■ **Exercise text**
NPR Story
11:51 am
Tue September 18, 2012

Should Romney Double Down On Video Comments?

Originally published on Fri September 21, 2012 11:32 am

Transcript

MICHEL MARTIN, HOST:

I'm Michel Martin and this is TELL ME MORE from NPR News. Coming up, Leo Manzano came home from the London Olympics with a silver medal. It was a proud moment for his family and for the country, but how he displayed that pride landed him in a little hot water. We're going to talk to the runner about that and how he made history in London. That conversation is in just a few minutes.

But first, we return to our conversation with Maria Teresa Kumar, president and CEO of Voto Latino. That's a nonpartisan group that encourages Latinos to get involved in the political process. She's also former aide to the House Democratic Caucus. Mary Kate Cary is a former speechwriter for President George H.W. Bush. She's a blogger and columnist for U.S. News and World Report.

Before the break, Maria Teresa, you wanted to make one additional point.

MARIA TERESA KUMAR: Well, I think what Romney's statement basically says is that there is divisive - there are divisive politics, but they're definitely coming from the Republican side. When all of a sudden you're saying that there's a group of Americans that are mooching off people that are doing well - Americans are hardworking and I think that you can't - you know, you can't contest that. And the fact that they aspire to be wealthy, they aspire to be where Mitt Romney is and by him going off and just basically trying to sideswipe them, saying that they're a bunch of moochers, that's unfair.

MARY KATE CARY: Well, he didn't use the word, moocher, but...

KUMAR: He didn't have to, though.

CARY: Well...

KUMAR: I think - I mean, I think, if you read between the lines, you can basically say that people are basically - they're lazy. They...

CARY: No. He didn't use lazy. I just think he was talking - when he was talking about - some of the things he said were stuff I don't agree with. I don't think everybody in that crowd thinks of themselves as victims or as going to be dependent on the government for the rest of their lives. I do think he was talking politically about - that is a block of the electorate that I am not going to be able to win over.

■ **Collected material**
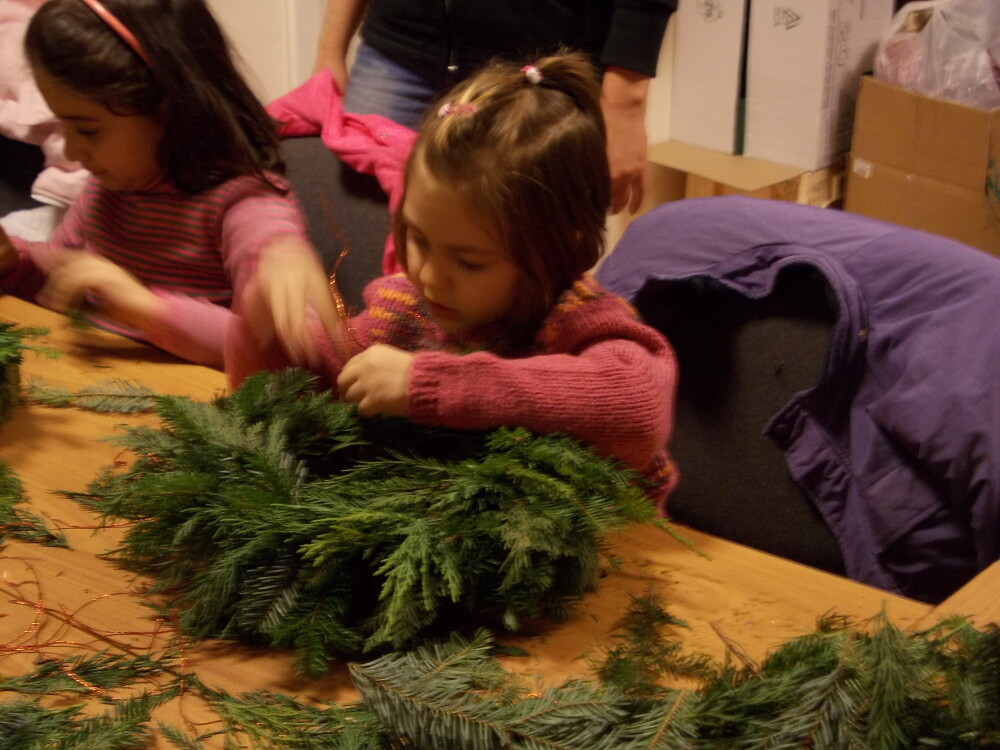 Pregatiri pentru sarbatorile de iarna. Cativa copii au impletit coronite de brad. FOTO - Imaginea 2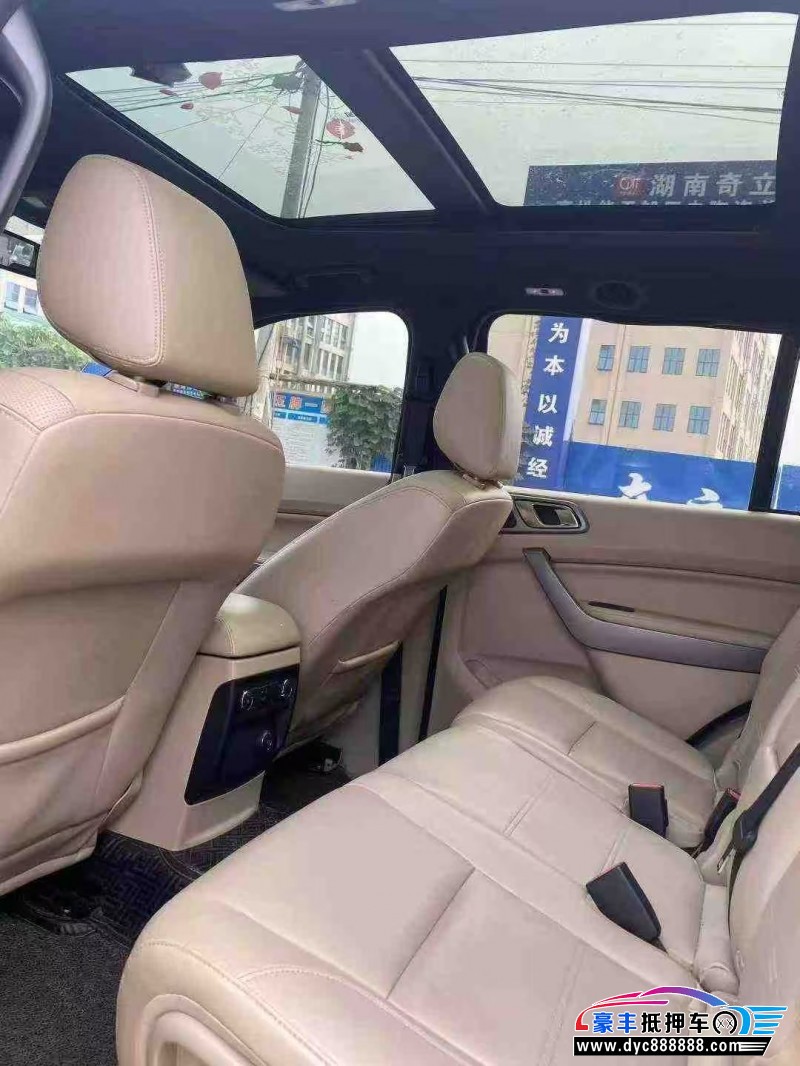 19年福特撼路者轿车抵押车出售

■ **Problem requirements**
From the NPR transcript about Romney's video comments, copy the passage starting at "Before the break, Maria" and ending at "CARY: Well...". The data that comes after the transcript is separate material and is unrelated to it.

■ **Exercise answer**
Before the break, Maria Teresa, you wanted to make one additional point.

MARIA TERESA KUMAR: Well, I think what Romney's statement basically says is that there is divisive - there are divisive politics, but they're definitely coming from the Republican side. When all of a sudden you're saying that there's a group of Americans that are mooching off people that are doing well - Americans are hardworking and I think that you can't - you know, you can't contest that. And the fact that they aspire to be wealthy, they aspire to be where Mitt Romney is and by him going off and just basically trying to sideswipe them, saying that they're a bunch of moochers, that's unfair.

MARY KATE CARY: Well, he didn't use the word, moocher, but...

KUMAR: He didn't have to, though.

CARY: Well...